Intracellular miRNA-Triggered Surface-Enhanced Raman Scattering Imaging and Dual Gene-Silencing Therapy of Cancer Cell

Development of theranostic nanosystems integrating cascaded surface-enhanced Raman scattering (SERS) imaging and gene silencing therapy for accurate cancer diagnosis and treatment is still a big challenge and rarely reported. Herein, a novel Au nanoparticles (AuNPs)-based theranostic nanosystem containing AuNP-Ys and AuNP-Ds for highly sensitive and specific cancer diagnosis and treatment was proposed for cascaded SERS imaging of intracellular cancer-related miR-106a and miR-106a-triggered DNAzyme-based dual gene-silencing therapy of cancer cells.

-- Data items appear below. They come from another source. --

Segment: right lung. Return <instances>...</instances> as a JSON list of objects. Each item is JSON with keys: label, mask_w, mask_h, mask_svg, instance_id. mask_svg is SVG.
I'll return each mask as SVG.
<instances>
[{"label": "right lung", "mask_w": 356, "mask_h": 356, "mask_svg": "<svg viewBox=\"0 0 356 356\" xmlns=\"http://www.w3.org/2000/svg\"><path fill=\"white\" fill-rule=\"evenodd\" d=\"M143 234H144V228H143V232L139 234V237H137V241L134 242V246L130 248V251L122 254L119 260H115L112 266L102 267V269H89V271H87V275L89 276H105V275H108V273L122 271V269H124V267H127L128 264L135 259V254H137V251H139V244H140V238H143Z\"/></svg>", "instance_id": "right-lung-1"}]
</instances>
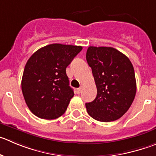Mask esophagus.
Segmentation results:
<instances>
[{
	"label": "esophagus",
	"instance_id": "obj_1",
	"mask_svg": "<svg viewBox=\"0 0 156 156\" xmlns=\"http://www.w3.org/2000/svg\"><path fill=\"white\" fill-rule=\"evenodd\" d=\"M82 90H83V87H80V88L77 89V90H76L77 93H78V94H80L81 92H82Z\"/></svg>",
	"mask_w": 156,
	"mask_h": 156
}]
</instances>
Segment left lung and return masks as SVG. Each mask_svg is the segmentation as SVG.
I'll list each match as a JSON object with an SVG mask.
<instances>
[{"label":"left lung","mask_w":156,"mask_h":156,"mask_svg":"<svg viewBox=\"0 0 156 156\" xmlns=\"http://www.w3.org/2000/svg\"><path fill=\"white\" fill-rule=\"evenodd\" d=\"M87 60L97 89L96 99L86 103L87 112L97 121H115L127 112L136 96L133 64L123 53L107 47H89Z\"/></svg>","instance_id":"obj_1"}]
</instances>
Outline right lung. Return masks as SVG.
Instances as JSON below:
<instances>
[{"label": "right lung", "instance_id": "obj_1", "mask_svg": "<svg viewBox=\"0 0 156 156\" xmlns=\"http://www.w3.org/2000/svg\"><path fill=\"white\" fill-rule=\"evenodd\" d=\"M81 46L53 44L37 50L25 65L21 89L30 110L41 119H54L66 112L73 96L66 69Z\"/></svg>", "mask_w": 156, "mask_h": 156}]
</instances>
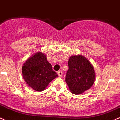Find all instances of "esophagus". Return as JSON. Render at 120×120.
<instances>
[{"mask_svg": "<svg viewBox=\"0 0 120 120\" xmlns=\"http://www.w3.org/2000/svg\"><path fill=\"white\" fill-rule=\"evenodd\" d=\"M57 74H58V75H59V76L60 77H61L63 76V72L62 71H59L57 72Z\"/></svg>", "mask_w": 120, "mask_h": 120, "instance_id": "34e87169", "label": "esophagus"}]
</instances>
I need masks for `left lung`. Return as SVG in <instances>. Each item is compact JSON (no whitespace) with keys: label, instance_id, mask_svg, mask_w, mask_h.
Segmentation results:
<instances>
[{"label":"left lung","instance_id":"left-lung-1","mask_svg":"<svg viewBox=\"0 0 120 120\" xmlns=\"http://www.w3.org/2000/svg\"><path fill=\"white\" fill-rule=\"evenodd\" d=\"M65 82L72 94H81L90 89L94 84L95 73L89 60L82 55L71 56Z\"/></svg>","mask_w":120,"mask_h":120}]
</instances>
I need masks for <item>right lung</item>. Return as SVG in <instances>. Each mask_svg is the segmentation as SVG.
Listing matches in <instances>:
<instances>
[{"label":"right lung","instance_id":"1","mask_svg":"<svg viewBox=\"0 0 120 120\" xmlns=\"http://www.w3.org/2000/svg\"><path fill=\"white\" fill-rule=\"evenodd\" d=\"M22 70L26 84L36 91H44L49 83L58 76L47 60L46 55L40 51L26 60Z\"/></svg>","mask_w":120,"mask_h":120}]
</instances>
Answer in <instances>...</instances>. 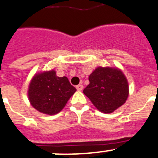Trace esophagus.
I'll use <instances>...</instances> for the list:
<instances>
[{
    "label": "esophagus",
    "mask_w": 158,
    "mask_h": 158,
    "mask_svg": "<svg viewBox=\"0 0 158 158\" xmlns=\"http://www.w3.org/2000/svg\"><path fill=\"white\" fill-rule=\"evenodd\" d=\"M83 86L82 84H79L76 86V89H77L78 90H83Z\"/></svg>",
    "instance_id": "1"
}]
</instances>
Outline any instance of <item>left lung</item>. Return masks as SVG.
I'll list each match as a JSON object with an SVG mask.
<instances>
[{"label": "left lung", "instance_id": "left-lung-1", "mask_svg": "<svg viewBox=\"0 0 158 158\" xmlns=\"http://www.w3.org/2000/svg\"><path fill=\"white\" fill-rule=\"evenodd\" d=\"M89 81L83 93L99 111L112 113L128 98L127 79L118 68H97L90 75Z\"/></svg>", "mask_w": 158, "mask_h": 158}]
</instances>
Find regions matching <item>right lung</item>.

The AuNP-Ys were prepared by modifying the AuNPs with specially designed Y-motifs, and the AuNP-Ds were obtained by colabeling Raman molecules and dsDNA linkers on AuNPs. When identifying the intracellular cancer-related miRNAs, the Y-motifs and dsDNA linkers undergoes miRNA-triggered ATP-driven conformational transitions and releases the miRNA for recycling, which results in the formation of AuNP network nanostructures to generate significantly enhanced SERS signals for sensitive identification of the cancer cells as well as the amplification and specific activation of DNAzymes to catalyze the Mg2+-assisted cleavage of the Survivin and c-Jun mRNAs for effective dual gene-silencing therapy of cancer cells. The AuNP-based theranostic nanosystem achieves the synergism of target-triggered SERS imaging and DNAzyme-based dual gene-silencing therapy with enhanced specificity, sensitivity, and curative effect, which can be a powerful tool for accurate diagnosis and efficient treatment of cancers.

Automated summary

The development of theranostic nanosystems integrating cascaded SERS imaging and gene silencing therapy for accurate cancer diagnosis and treatment is a challenge, but rarely reported. In this study, a novel Au nanoparticles-based theranostic nanosystem was proposed for highly sensitive and specific cancer diagnosis and treatment through cascaded SERS imaging and DNAzyme-based dual gene silencing therapy. The system utilized specially designed Y-motifs and dsDNA linkers to identify intracellular cancer-related miRNAs and trigger DNAzymes for dual gene silencing therapy of cancer cells.